TREs multam propaganda irregular
TREs multam propaganda irregular
Principal motivo: divulgar propostas e candidatos fora do prazo legal
Agência Folha
Levantamento feito com presidentes de 14 TREs (Tribunais Regionais Eleitorais), cujos estados têm cerca de 77% dos eleitores do país, mostra que foram determinados R$ 1,33 milhão em multas por propaganda fora do prazo legal. A Justiça Eleitoral de São Paulo é, em valor, a que mais aplicou multas, num total de R$ 403 mil. Em seguida vêm os Estados de Minas Gerais (R$ 300 mil), Mato Grosso (R$ 280 mil) e Goiás (R$ 240 mil).
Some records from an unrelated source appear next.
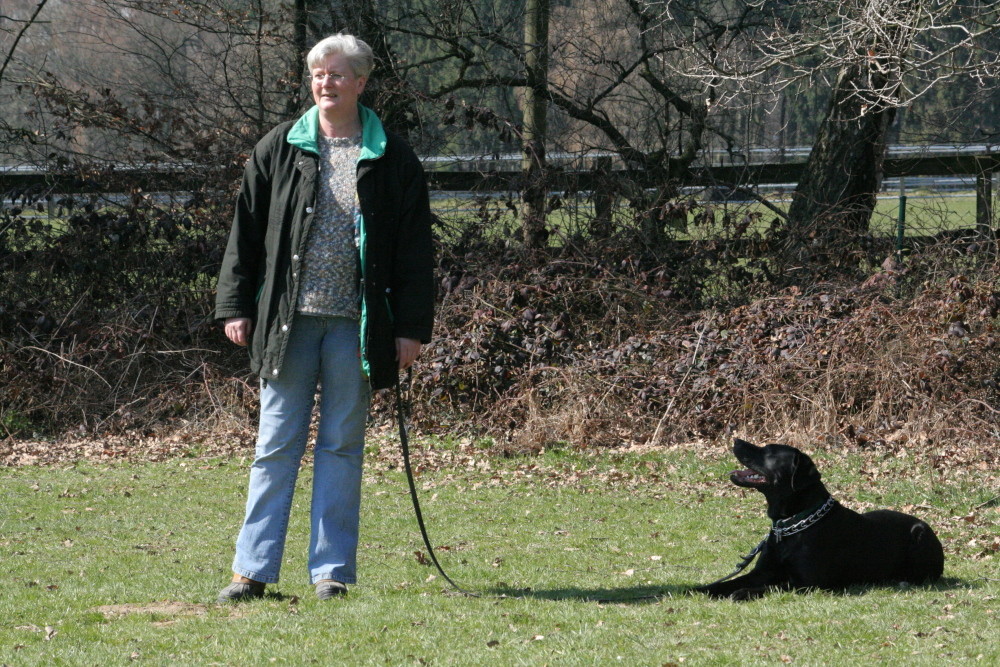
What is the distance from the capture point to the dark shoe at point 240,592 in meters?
4.69

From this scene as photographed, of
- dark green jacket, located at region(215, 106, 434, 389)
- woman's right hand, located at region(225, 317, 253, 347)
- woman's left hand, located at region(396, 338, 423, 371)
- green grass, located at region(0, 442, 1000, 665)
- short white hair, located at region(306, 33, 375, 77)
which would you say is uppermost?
short white hair, located at region(306, 33, 375, 77)

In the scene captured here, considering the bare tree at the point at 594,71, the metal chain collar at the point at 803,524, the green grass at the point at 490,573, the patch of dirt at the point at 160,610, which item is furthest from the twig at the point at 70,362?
the metal chain collar at the point at 803,524

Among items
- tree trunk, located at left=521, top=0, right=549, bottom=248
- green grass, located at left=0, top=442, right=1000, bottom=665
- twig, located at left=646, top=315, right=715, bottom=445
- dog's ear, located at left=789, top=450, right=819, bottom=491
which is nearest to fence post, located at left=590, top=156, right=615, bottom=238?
tree trunk, located at left=521, top=0, right=549, bottom=248

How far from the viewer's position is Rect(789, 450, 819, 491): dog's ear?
5.05m

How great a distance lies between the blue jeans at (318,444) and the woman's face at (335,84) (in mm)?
848

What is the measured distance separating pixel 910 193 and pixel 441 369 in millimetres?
5864

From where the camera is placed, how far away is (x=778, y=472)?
A: 16.7ft

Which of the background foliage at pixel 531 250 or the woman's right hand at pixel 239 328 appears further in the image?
the background foliage at pixel 531 250

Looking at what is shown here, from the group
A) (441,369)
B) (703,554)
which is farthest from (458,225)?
(703,554)

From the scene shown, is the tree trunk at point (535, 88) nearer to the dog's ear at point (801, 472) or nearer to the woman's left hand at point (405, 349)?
the dog's ear at point (801, 472)

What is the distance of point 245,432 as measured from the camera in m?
10.3

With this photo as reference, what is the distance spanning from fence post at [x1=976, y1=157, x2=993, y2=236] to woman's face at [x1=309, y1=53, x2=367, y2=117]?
8019 millimetres

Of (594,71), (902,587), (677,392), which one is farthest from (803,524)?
(594,71)

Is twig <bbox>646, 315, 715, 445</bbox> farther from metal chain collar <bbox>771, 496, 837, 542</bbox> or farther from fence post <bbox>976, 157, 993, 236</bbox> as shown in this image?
metal chain collar <bbox>771, 496, 837, 542</bbox>
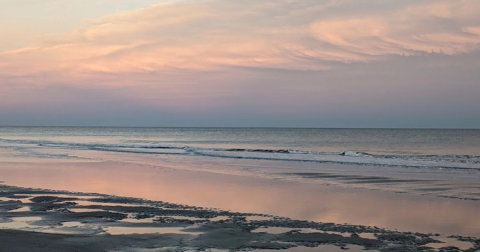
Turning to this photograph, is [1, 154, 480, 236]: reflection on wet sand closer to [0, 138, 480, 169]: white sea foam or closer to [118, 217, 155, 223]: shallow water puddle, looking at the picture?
[118, 217, 155, 223]: shallow water puddle

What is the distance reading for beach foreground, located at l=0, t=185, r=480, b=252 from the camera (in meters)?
8.39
As multas mais comuns, segundo os presidentes dos TREs, foram inserções de candidatos em programas partidários veiculados por rádio e TV, uso de faixas e placas em vias públicas.
A lei eleitoral (9.504/97) permite a propaganda somente a partir de 6 de julho e prevê multas de 20 mil a 50 mil Ufirs (Unidades Fiscais de Referência), cerca de R$ 19,2 mil e R$ 48 mil, respectivamente, para quem descumprir o dispositivo. Entre os valores informados pelos presidentes dos TREs, há os aplicados em primeira instância e outros já confirmados em segunda. Os acusados podem recorrer ao TRE e, se necessário, ao TSE (Tribunal Superior Eleitoral).
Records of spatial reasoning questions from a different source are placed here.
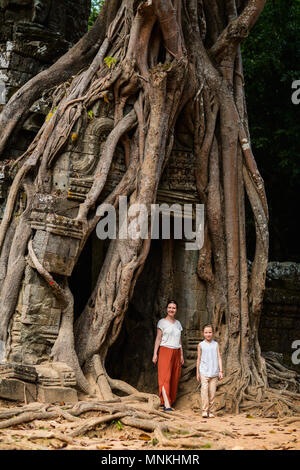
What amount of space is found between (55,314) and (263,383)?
262 centimetres

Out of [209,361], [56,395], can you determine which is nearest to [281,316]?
[209,361]

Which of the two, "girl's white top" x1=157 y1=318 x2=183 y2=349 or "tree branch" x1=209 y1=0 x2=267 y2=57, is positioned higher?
"tree branch" x1=209 y1=0 x2=267 y2=57

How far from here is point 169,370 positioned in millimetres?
8383

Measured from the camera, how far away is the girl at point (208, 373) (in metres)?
8.00

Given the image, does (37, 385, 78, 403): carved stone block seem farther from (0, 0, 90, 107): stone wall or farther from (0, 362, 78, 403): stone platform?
(0, 0, 90, 107): stone wall

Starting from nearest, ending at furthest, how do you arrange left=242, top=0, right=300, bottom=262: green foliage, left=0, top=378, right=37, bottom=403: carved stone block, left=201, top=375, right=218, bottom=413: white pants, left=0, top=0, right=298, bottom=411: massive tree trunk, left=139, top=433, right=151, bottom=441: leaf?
left=139, top=433, right=151, bottom=441: leaf, left=0, top=378, right=37, bottom=403: carved stone block, left=201, top=375, right=218, bottom=413: white pants, left=0, top=0, right=298, bottom=411: massive tree trunk, left=242, top=0, right=300, bottom=262: green foliage

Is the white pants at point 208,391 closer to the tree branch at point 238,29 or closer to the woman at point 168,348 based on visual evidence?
the woman at point 168,348

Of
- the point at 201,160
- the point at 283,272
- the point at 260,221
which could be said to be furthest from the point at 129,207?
the point at 283,272

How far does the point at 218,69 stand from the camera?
9844 millimetres

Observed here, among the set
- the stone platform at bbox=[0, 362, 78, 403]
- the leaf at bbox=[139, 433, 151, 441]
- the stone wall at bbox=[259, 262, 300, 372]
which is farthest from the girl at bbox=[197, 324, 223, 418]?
the stone wall at bbox=[259, 262, 300, 372]

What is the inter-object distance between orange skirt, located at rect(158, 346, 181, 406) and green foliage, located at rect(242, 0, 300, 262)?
6.20 metres

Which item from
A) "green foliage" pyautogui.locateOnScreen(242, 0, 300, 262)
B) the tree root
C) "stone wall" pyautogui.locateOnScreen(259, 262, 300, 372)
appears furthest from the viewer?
"green foliage" pyautogui.locateOnScreen(242, 0, 300, 262)

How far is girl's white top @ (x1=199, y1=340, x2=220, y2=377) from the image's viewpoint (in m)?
8.03

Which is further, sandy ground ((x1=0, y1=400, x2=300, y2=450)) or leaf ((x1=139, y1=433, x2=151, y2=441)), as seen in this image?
leaf ((x1=139, y1=433, x2=151, y2=441))
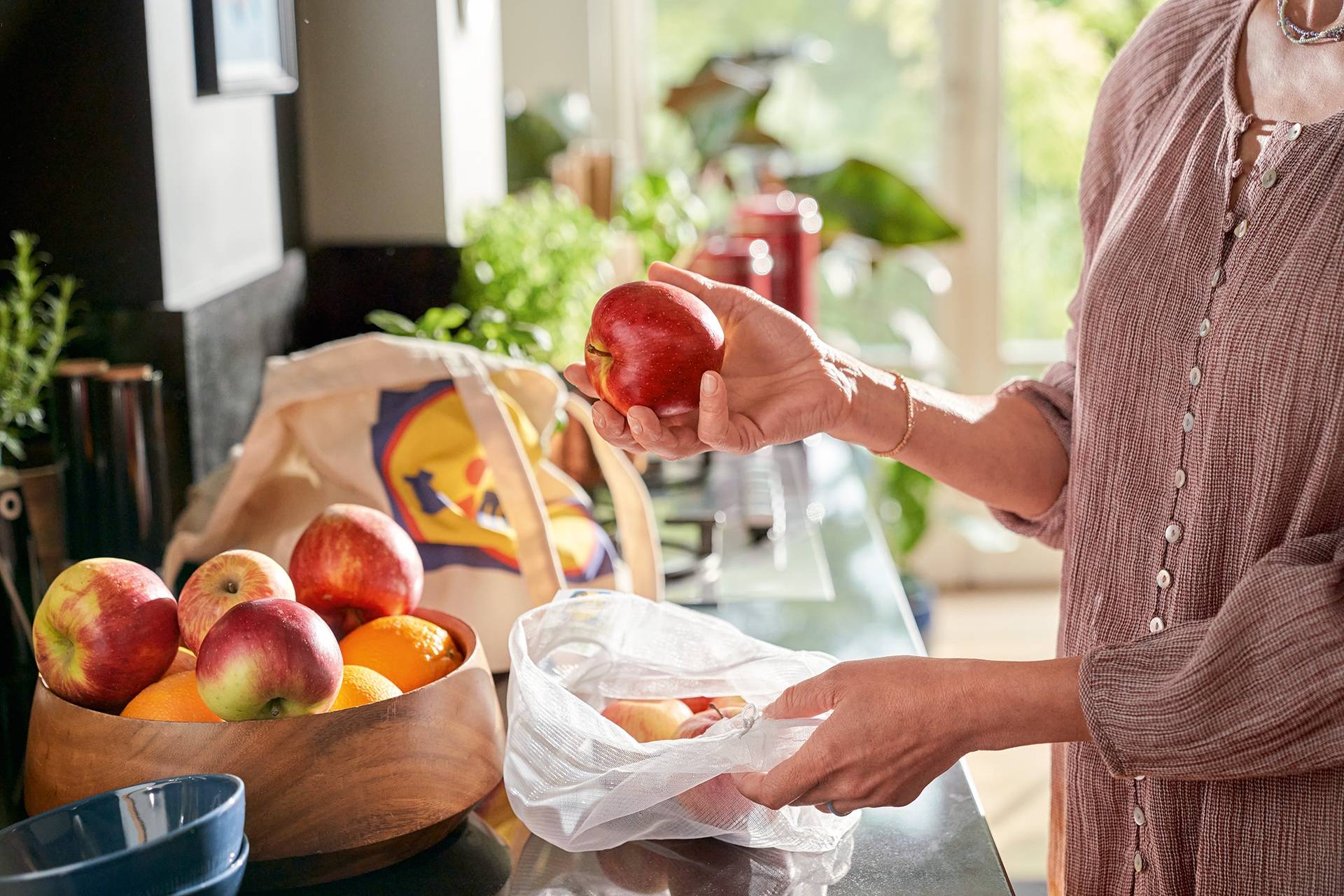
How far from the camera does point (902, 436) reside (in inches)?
43.1

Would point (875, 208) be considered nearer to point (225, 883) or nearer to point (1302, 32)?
point (1302, 32)

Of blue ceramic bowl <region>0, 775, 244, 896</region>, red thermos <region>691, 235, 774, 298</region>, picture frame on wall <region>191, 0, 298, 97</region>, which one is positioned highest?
picture frame on wall <region>191, 0, 298, 97</region>

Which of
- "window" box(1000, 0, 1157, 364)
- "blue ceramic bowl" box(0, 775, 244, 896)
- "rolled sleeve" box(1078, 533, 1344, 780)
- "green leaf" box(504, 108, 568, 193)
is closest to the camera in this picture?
"blue ceramic bowl" box(0, 775, 244, 896)

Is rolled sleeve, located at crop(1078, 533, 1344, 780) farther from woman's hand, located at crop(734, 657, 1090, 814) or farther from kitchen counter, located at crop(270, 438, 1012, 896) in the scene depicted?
kitchen counter, located at crop(270, 438, 1012, 896)

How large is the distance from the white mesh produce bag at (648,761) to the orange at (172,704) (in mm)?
200

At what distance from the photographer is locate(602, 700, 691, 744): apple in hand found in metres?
0.94

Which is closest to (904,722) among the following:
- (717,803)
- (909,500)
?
(717,803)

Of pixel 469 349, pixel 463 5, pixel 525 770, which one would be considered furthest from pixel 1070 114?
pixel 525 770

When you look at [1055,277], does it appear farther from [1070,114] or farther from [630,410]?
[630,410]

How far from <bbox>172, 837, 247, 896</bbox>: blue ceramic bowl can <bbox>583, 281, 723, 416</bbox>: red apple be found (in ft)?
1.39

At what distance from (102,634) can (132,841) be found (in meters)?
0.18

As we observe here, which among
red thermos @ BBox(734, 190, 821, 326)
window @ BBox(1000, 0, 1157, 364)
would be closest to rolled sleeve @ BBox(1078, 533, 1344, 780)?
red thermos @ BBox(734, 190, 821, 326)

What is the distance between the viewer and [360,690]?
2.78 ft

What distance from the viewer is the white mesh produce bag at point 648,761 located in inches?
33.4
Do grupo de 14 presidentes de TREs consultados, 8 declararam não haver registrado nenhuma multa até ontem: Rio de Janeiro, Bahia, Pernambuco, Pará, Mato Grosso do Sul, Tocantins, Piauí e Rondônia. Os presidentes dos tribunais desses Estados informaram que, ou os partidos não têm apresentado reclamações às comissões de fiscalização, ou elas foram criadas há pouco tempo ou há processos ainda sem conclusão.
O presidente do TRE do Piauí, João Menezes, disse que houve denúncias de propaganda ilegal em seu Estado, mas elas teriam sido retiradas antes de realizadas as autuações. O presidente do TRE de Pernambuco, Luiz de Alencar, informou que há denúncias sendo apuradas, principalmente de uso de faixas em ruas e outdoors, mas não houve emissão de multa.
Campo Grande (MS) foi a sede entre quinta e sexta-feira da semana passada da reunião do Colégio dos Presidentes dos TREs. Eles abordaram as dificuldades em conter a propaganda fora do prazo legal. O assunto foi também debatido pelos participantes do 1º Congresso Centro-Sul de Direito Eleitoral, que ocorreu paralelamente.
O ex-juiz eleitoral do Paraná e hoje advogado Olivar Coneglian, que proferiu palestra sobre a propaganda eleitoral na sexta-feira, considerou baixo o número de multas aplicadas até agora no país. Segundo Coneglian, o número reflete a falta de reclamações dos partidos. Os partidos não sabem se vão se coligar lá na frente com quem estão denunciando, disse Coneglian, prevendo um aumento significativo no número de multas a partir das convenções partidárias.
A lei eleitoral inovou em relação à eleição passada, quando a propaganda podia ser feita a partir do momento em que o candidato fosse escolhido pelo partido em convenção. Durante o encontro, foi apresentada a proposta de apuração informatizada de votos manuais, o voto cantado. O voto manual será adotado em municípios com menos de 40.500 eleitores. O sistema é chamado cantado porque o escrutinador fala o número do candidato anotado pelo eleitor. Outro escrutinador digita o número na urna eletrônica, sob acompanhamento dos fiscais dos partidos políticos.